#### Текст для чтения:
Обе линии развития первоначально независимы и пересекаются лишь в конце 1-го года жизни в связи с появлением у ребенка способности к символизации. При этом развитие у ребенка понимания отношений «Я – Ты» запускает когнитивную революцию. С этого момента ребенок становится способен усвоить отношение других к миру и начинает учиться не только на собственном опыте, но и используя опыт других людей. В возрасте около 18 месяцев у детей возникает ролевая игра (т. е. представление себя другим), представление о гипотетических объектах и ситуациях (не только «что есть», но и «что должно быть»).

Итак, мы видим, что существуют различные точки зрения на первичные психические механизмы:

– первична врожденная психическая активность, на базе которой формируются когнитивные механизмы, являющиеся адекватными и для познания социального мира (Ж. Пиаже);

– первичны аффективные механизмы, формируемые прижизненно в процессе социального взаимодействия, при помощи которого осуществляется все дальнейшее развитие (Л. С. Выготский, М. И. Лисина);

– первичны врожденные аффективные механизмы, на базе которых формируется сначала социальное познание – общение с матерью, затем познание предметного мира (К. Тре-вартен);

– первичны оба вида познания, но когнитивное на ранних стадиях онтогенеза является ведущим (Р. П. Хобсон).

#### Выдержка из данных:
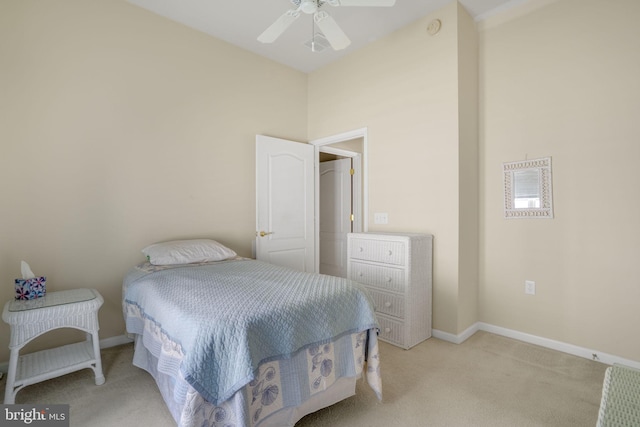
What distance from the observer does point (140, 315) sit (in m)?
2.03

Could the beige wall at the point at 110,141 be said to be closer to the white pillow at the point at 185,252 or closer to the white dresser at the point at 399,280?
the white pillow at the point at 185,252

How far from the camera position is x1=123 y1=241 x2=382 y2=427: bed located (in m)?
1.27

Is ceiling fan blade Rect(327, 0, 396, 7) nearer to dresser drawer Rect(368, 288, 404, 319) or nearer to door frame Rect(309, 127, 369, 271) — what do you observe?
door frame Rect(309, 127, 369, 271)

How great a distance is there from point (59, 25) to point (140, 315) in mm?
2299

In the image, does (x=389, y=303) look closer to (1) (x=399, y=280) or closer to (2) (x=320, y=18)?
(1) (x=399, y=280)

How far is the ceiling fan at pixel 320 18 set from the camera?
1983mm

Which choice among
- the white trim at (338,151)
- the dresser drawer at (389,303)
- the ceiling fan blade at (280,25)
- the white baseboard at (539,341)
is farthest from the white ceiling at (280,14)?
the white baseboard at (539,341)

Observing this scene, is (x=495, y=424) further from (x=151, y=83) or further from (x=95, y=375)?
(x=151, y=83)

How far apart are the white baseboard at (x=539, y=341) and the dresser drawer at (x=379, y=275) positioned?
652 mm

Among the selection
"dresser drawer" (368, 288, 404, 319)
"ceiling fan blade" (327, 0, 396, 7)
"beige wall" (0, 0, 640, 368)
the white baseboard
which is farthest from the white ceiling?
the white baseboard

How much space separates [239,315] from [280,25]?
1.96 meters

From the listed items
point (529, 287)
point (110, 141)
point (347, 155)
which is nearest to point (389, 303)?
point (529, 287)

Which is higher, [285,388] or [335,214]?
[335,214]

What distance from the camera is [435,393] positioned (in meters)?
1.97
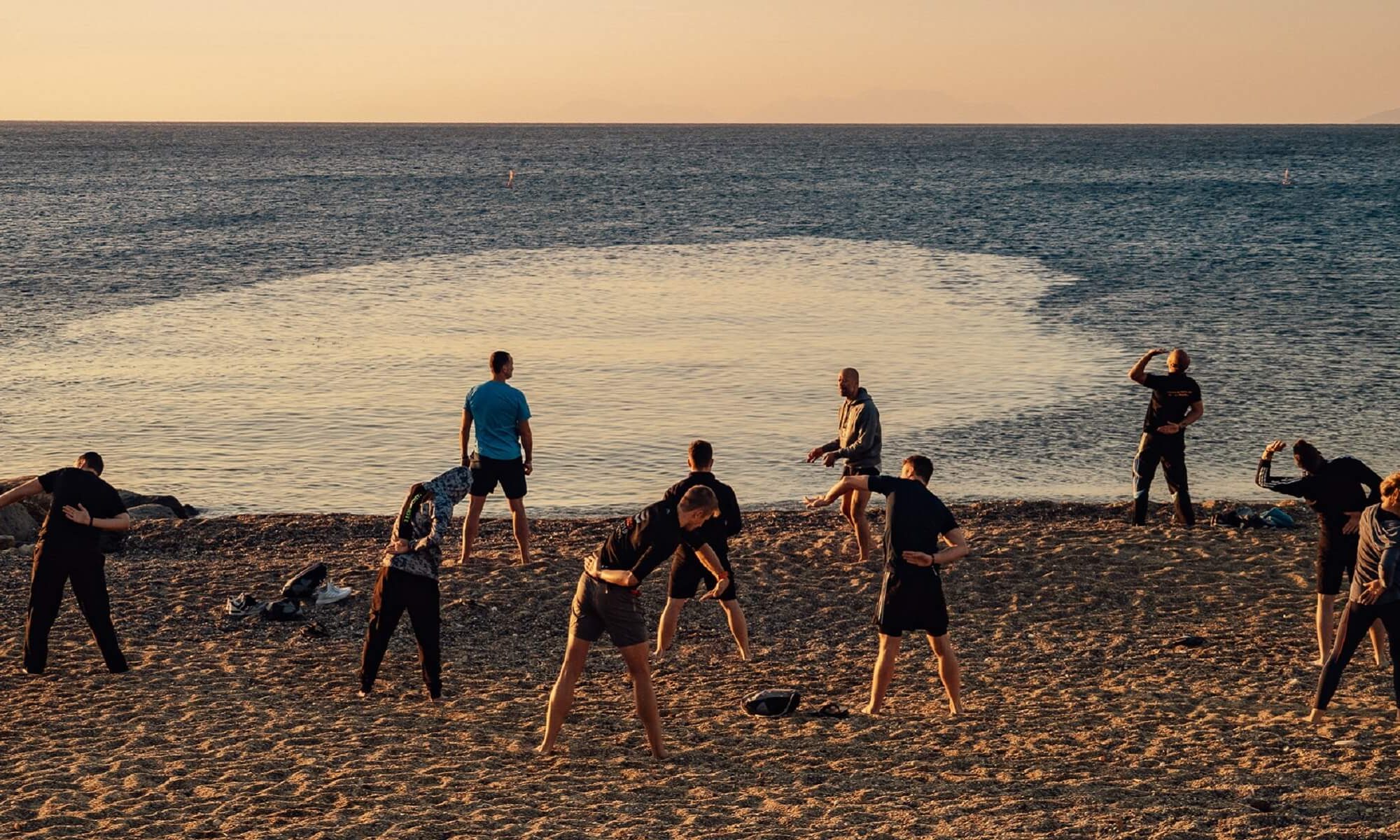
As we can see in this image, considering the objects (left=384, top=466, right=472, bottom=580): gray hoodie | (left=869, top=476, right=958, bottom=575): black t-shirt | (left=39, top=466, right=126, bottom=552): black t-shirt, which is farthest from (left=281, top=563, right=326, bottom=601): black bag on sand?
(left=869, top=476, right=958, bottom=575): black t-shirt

...

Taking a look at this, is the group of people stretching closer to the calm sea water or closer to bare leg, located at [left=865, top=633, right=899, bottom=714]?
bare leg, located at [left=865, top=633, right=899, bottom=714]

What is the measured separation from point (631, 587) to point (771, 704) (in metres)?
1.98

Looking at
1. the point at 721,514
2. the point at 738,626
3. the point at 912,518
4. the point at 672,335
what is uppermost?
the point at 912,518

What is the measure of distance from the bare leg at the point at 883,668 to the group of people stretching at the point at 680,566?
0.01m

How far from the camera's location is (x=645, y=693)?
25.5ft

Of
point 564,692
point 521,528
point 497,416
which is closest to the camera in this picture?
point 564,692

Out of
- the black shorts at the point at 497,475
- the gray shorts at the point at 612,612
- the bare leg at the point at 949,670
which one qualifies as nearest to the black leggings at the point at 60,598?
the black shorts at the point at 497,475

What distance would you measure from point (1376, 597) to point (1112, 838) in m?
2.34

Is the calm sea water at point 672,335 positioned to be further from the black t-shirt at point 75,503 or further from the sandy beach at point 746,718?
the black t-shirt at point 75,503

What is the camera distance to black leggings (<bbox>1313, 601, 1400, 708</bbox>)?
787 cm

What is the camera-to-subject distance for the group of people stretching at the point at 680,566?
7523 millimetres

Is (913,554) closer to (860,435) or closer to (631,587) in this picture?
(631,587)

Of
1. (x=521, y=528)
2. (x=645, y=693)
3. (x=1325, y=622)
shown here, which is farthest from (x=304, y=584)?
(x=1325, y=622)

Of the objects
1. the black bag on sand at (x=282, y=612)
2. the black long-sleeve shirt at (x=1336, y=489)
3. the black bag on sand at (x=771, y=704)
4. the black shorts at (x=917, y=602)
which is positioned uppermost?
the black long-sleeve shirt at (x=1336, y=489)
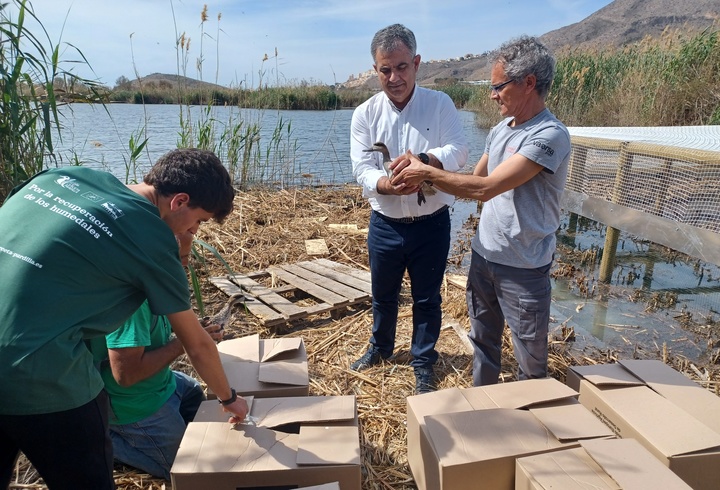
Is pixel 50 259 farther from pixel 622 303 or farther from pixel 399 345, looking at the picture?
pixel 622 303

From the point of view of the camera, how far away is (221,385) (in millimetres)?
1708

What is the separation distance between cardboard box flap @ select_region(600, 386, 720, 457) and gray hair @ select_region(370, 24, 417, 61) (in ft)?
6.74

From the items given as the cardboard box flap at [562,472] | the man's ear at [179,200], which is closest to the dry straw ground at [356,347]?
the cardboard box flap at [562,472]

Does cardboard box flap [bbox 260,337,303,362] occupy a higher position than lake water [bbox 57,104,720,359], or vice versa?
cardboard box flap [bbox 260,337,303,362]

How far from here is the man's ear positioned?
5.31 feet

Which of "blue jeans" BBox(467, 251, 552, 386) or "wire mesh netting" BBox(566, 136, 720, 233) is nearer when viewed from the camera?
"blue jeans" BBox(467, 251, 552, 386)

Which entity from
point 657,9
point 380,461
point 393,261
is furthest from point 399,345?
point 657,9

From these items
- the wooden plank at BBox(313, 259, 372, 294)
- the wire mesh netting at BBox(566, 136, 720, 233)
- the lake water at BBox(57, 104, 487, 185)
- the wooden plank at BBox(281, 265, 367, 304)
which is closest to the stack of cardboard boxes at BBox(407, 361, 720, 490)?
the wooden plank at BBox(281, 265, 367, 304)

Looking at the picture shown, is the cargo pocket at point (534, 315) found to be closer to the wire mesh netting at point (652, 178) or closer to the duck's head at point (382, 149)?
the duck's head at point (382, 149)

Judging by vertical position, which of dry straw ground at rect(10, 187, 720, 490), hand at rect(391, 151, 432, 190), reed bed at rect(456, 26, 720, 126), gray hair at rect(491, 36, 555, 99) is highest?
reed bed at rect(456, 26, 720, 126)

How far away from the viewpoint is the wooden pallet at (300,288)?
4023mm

#### Задания для выполнения:
1. Перепишите из текста о первичных психических механизмах фрагмент между словами «Итак, мы видим, что» и «(Р. П. Хобсон).», включая их.
2. В каком возрасте, согласно тексту о первичных психических механизмах, у детей возникает ролевая игра?

#### Ответы по заданиям:
1.
Итак, мы видим, что существуют различные точки зрения на первичные психические механизмы:

– первична врожденная психическая активность, на базе которой формируются когнитивные механизмы, являющиеся адекватными и для познания социального мира (Ж. Пиаже);

– первичны аффективные механизмы, формируемые прижизненно в процессе социального взаимодействия, при помощи которого осуществляется все дальнейшее развитие (Л. С. Выготский, М. И. Лисина);

– первичны врожденные аффективные механизмы, на базе которых формируется сначала социальное познание – общение с матерью, затем познание предметного мира (К. Тре-вартен);

– первичны оба вида познания, но когнитивное на ранних стадиях онтогенеза является ведущим (Р. П. Хобсон).

2. Ролевая игра возникает у детей в возрасте около 18 месяцев.